On 1 August 1975 leaders from the participating nations signed the Helsinki Final Act. It included three "baskets." Basket I contained a "Declaration on Principles Guiding Relations between Participating States." It legitimated the present borders within Europe, outlawed the use of force, prohibited intervention in the internal affairs of any state, and required respect for human rights and the self-determination of peoples.

Basket II addressed "Cooperation in the Field of Economics, of Science and Technology, and of the Environment." It sought to encourage increased East-West trade, scientific collaboration, and industrial management, and recognized the interdependence of societies across Europe.

Basket III dealt with "Cooperation in Humanitarian and other Fields." It provided a basis for increased person-to-person contacts between Eastern and Western Europe, encouraged the freer movement of peoples and ideas, and promised to facilitate the reunification of families long separated by Cold War conflict.

Your goal =>
Can you reproduce the passage on the Helsinki Final Act word for word, from "Basket II addressed" to "societies across Europe.", inclusive?

Extracted material =>

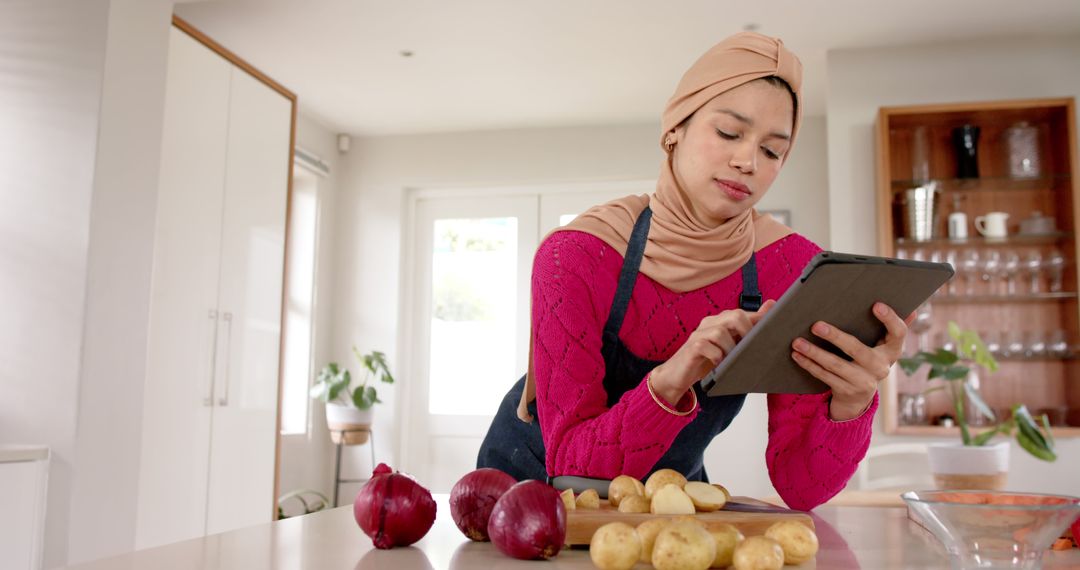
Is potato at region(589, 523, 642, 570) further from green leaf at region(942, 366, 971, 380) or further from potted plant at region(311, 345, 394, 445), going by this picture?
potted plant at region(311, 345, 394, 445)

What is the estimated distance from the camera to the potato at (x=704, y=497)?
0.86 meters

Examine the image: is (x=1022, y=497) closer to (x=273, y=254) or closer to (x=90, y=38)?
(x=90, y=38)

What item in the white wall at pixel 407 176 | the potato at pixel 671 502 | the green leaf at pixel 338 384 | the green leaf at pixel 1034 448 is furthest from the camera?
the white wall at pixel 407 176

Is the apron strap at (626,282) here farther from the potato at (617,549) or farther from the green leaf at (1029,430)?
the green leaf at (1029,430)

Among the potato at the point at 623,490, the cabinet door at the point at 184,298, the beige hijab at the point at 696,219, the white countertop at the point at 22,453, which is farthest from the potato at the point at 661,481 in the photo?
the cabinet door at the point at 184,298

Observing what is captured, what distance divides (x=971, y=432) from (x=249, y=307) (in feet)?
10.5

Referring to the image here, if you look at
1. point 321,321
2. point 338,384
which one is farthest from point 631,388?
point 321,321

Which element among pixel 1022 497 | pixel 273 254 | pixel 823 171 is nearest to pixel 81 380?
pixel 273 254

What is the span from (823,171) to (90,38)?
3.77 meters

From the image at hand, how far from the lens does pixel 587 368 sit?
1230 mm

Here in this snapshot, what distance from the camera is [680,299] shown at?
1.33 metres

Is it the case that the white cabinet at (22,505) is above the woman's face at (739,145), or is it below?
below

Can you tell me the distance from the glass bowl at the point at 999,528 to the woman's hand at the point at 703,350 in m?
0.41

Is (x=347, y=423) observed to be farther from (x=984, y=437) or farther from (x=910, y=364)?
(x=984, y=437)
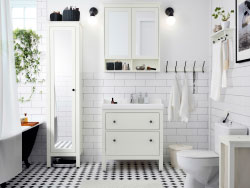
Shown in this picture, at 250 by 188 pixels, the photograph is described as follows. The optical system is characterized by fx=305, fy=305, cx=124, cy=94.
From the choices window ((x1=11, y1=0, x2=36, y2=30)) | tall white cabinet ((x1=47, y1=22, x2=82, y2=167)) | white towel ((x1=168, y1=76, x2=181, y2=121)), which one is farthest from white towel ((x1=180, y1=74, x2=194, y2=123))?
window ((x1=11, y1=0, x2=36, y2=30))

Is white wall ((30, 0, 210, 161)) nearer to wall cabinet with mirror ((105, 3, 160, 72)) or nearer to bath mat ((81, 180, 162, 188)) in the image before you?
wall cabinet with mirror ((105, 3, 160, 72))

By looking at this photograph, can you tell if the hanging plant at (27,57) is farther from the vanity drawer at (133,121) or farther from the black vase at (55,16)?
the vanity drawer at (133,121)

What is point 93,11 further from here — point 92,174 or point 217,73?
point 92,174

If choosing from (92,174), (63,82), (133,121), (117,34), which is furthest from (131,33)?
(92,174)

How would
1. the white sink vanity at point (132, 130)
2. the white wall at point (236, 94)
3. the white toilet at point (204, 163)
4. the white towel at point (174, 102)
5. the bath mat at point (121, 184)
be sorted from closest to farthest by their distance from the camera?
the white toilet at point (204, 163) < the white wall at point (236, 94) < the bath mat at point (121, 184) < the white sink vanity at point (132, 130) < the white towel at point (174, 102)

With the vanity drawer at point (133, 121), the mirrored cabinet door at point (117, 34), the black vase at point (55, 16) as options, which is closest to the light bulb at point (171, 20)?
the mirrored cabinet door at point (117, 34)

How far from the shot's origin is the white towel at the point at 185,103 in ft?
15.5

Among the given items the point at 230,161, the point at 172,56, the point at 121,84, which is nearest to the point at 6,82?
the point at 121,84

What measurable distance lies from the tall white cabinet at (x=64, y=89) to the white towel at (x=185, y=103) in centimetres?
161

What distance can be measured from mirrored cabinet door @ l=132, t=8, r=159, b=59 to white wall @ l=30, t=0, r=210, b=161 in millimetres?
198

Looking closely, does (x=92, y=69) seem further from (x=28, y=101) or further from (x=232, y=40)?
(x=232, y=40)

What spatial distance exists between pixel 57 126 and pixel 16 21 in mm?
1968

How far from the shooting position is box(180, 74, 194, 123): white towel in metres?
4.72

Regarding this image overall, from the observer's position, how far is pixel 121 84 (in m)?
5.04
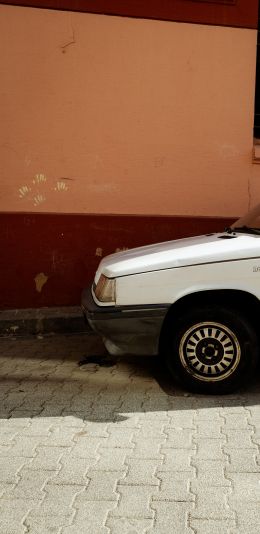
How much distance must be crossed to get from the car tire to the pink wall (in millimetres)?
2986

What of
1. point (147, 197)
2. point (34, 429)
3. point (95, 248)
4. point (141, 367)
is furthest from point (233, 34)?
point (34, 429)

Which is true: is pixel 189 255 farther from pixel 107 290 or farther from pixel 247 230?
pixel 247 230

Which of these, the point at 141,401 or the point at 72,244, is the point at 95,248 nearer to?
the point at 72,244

==

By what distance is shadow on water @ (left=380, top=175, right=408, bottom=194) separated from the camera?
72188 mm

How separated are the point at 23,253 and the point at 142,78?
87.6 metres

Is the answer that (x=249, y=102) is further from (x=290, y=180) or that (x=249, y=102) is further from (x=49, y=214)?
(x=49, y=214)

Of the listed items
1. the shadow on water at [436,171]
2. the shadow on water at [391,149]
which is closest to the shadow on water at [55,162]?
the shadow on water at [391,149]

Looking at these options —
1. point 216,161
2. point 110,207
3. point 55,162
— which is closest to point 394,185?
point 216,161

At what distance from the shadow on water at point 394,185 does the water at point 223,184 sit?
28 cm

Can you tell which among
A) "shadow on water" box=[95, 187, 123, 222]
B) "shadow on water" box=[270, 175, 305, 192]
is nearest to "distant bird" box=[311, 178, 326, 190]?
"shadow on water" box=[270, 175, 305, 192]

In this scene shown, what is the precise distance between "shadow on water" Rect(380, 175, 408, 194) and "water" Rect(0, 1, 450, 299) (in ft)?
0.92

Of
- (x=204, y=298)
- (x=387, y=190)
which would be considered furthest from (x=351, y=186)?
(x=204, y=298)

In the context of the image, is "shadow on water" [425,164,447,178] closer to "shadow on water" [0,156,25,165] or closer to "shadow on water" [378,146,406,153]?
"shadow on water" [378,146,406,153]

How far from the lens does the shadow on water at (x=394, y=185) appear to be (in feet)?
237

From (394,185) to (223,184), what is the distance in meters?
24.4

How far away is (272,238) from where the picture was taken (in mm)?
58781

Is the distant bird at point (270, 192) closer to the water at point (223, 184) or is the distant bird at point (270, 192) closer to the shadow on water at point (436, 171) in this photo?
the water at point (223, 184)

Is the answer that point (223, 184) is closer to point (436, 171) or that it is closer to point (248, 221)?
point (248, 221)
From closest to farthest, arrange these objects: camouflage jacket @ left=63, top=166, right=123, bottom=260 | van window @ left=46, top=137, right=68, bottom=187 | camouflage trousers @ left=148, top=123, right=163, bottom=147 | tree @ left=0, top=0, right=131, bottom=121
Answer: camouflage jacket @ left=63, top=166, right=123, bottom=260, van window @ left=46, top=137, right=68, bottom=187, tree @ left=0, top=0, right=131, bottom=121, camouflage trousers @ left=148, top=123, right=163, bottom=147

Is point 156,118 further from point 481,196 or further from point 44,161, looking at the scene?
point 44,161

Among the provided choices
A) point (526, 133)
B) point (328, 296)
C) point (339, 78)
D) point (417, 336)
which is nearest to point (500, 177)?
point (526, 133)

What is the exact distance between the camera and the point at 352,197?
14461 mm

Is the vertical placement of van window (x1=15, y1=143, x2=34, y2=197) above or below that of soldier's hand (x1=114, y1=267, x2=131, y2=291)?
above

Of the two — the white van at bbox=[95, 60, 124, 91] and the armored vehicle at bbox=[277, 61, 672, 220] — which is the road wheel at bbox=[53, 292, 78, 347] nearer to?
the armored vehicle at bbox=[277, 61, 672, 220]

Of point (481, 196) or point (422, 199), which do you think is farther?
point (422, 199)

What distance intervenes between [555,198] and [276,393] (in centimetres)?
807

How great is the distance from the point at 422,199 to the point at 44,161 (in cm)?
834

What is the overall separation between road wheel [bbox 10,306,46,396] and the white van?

Finished task =>
Basket II addressed "Cooperation in the Field of Economics, of Science and Technology, and of the Environment." It sought to encourage increased East-West trade, scientific collaboration, and industrial management, and recognized the interdependence of societies across Europe.